> Text provided:

Using a recursive CTE to traverse graphs of all kinds
Download a zip of scripts that include all the code examples that this section uses
All of the
.sql scripts that this section presents for copy-and-paste at the
ysqlsh prompt are included for download in a zip-file.
After unzipping it on a convenient new directory, you'll see a
README.txt. It tells you how to start a couple of master-scripts. Simply start each in
ysqlsh. You can run them time and again. They always finish silently. You can see the reports that they produce on dedicated spool directories and confirm that your reports are identical to the reference copies that are delivered in the zip-file.
A graph is a network of nodes (sometimes called vertices) and edges (sometimes called arcs). An edge joins a pair of nodes.
- When every edge is undirected (i.e. the relationship between the nodes at each end of an edge is symmetrical), then the graph is called an undirected graph.
- When every edge is directed, then the graph is called a directed graph.
- One representation scheme for an undirected edge chooses to represent this single abstract edge as two physical edges, one in each direction. In this sense, you can think of a general undirected graph as a directed graph where at least one pair of nodes is connected by a pair of edges, one in each direction. By extension of this thinking, a directed graph is one where there is maximum one directed edge between any pair of nodes.
- Most commonly (by virtue of the nature of the inter-node relationship) a graph has either only undirected edges or only directed edges.
- A path is a traversal of the graph that starts at one node, goes along an edge to another node, and then along an edge to yet another node, and so on. You can certainly give meaning to a path that returns many times to nodes that have already been encountered. This is called a cycle. But, by convention, this is not done because an algorithm that discovered such a path would run for ever. Rather, it's usual that the definition of a path includes the notion that it has no cycles, so that no node is visited more than once. (A cycle that runs round and round between a pair of immediately connected nodes is always discounted.)
- A graph that has the potential for cycles is called a cyclic graph. And one with no such potential is called an acyclic graph.
- The two degrees of freedom, undirected or directed and cyclic or acyclic are orthogonal—i.e. all four combinations are possible.
- The most general kind of graph is undirected and cyclic and the design of the traversal scheme must account for this. This general scheme will always work on the more specialized kinds of graph.
- A graph might be just a single set of connected nodes, where every node can be reached from any other node; or it might be two or more isolated subgraphs of mutually connected nodes where there exists no path between any pair of subgraphs.
- The most general graph traversal scheme, therefore, must discover all the isolated subgraphs and apply the required traversal scheme to each of them. This is beyond the scope of this overall section. It deals only with single connected graphs.

> Work order: Continue the section on traversing graphs with a recursive CTE, beginning right after its final sentence.

> Recorded data:
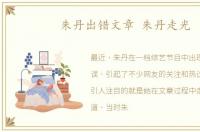 朱丹出错文章 朱丹走光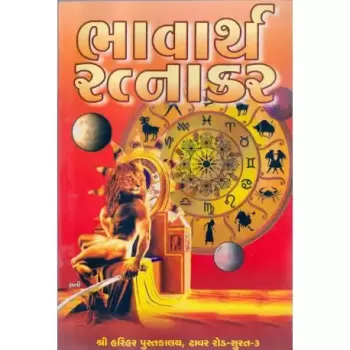 Bhavarth Ratnakar by Ramanlal Gandhi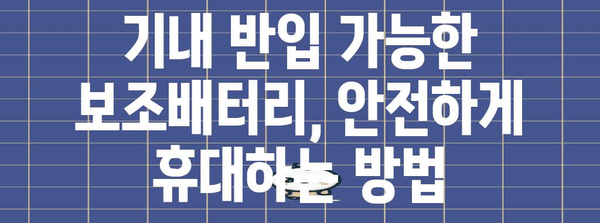 기내 국제선 보조배터리 반입 가이드 | 규정과 예외 사항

> Answer box:
You can use a recursive CTE to find the paths in an undirected cyclic graph. But you must design the SQL explicitly to accommodate the fact that the edges are undirected and you must include an explicit predicate to prevent cycles. Because each other kind of graph described below is a specialization of the graph whose description immediately precedes its description, you can, as mentioned, use progressively simpler SQL to trace paths in these—as long as you know, a priori, what kind of graph you're dealing with.
Undirected cyclic graph
Here is an example of such a graph.
The Bacon Numbers problem is specified in the context of this kind of graph. Actors have acted in one or more movies. And the cast of a movie is one or more actors. The set of actors of interest is represented as the nodes of a single connected graph, one of whose nodes is Kevin Bacon. When any pair of actors have acted in the same movie, an edge exist between the two of them.
Setting aside notions like "starring role", "supporting role", and so on, the relationship between a pair of actors who acted in the same movie is symmetrical. So the graph is undirected.
Because, for example, John Malkovich, Brad Pitt, and Winona Ryder all acted in the 1999 movie "Being John Malkovich", you could traverse a path from John Malkovich to Brad Pitt to Winona Ryder and back to John Malkovich, and so on indefinitely. Or you could traverse a path from John Malkovich to Winona Ryder to Brad Pitt and back to John Malkovich, and so on indefinitely. So the graph, in general, is undirected and cyclic.
The movies-and-actors use case brings out another point. In general, the edges have properties—in this case the list of movies in which a particular pair of actors have both acted.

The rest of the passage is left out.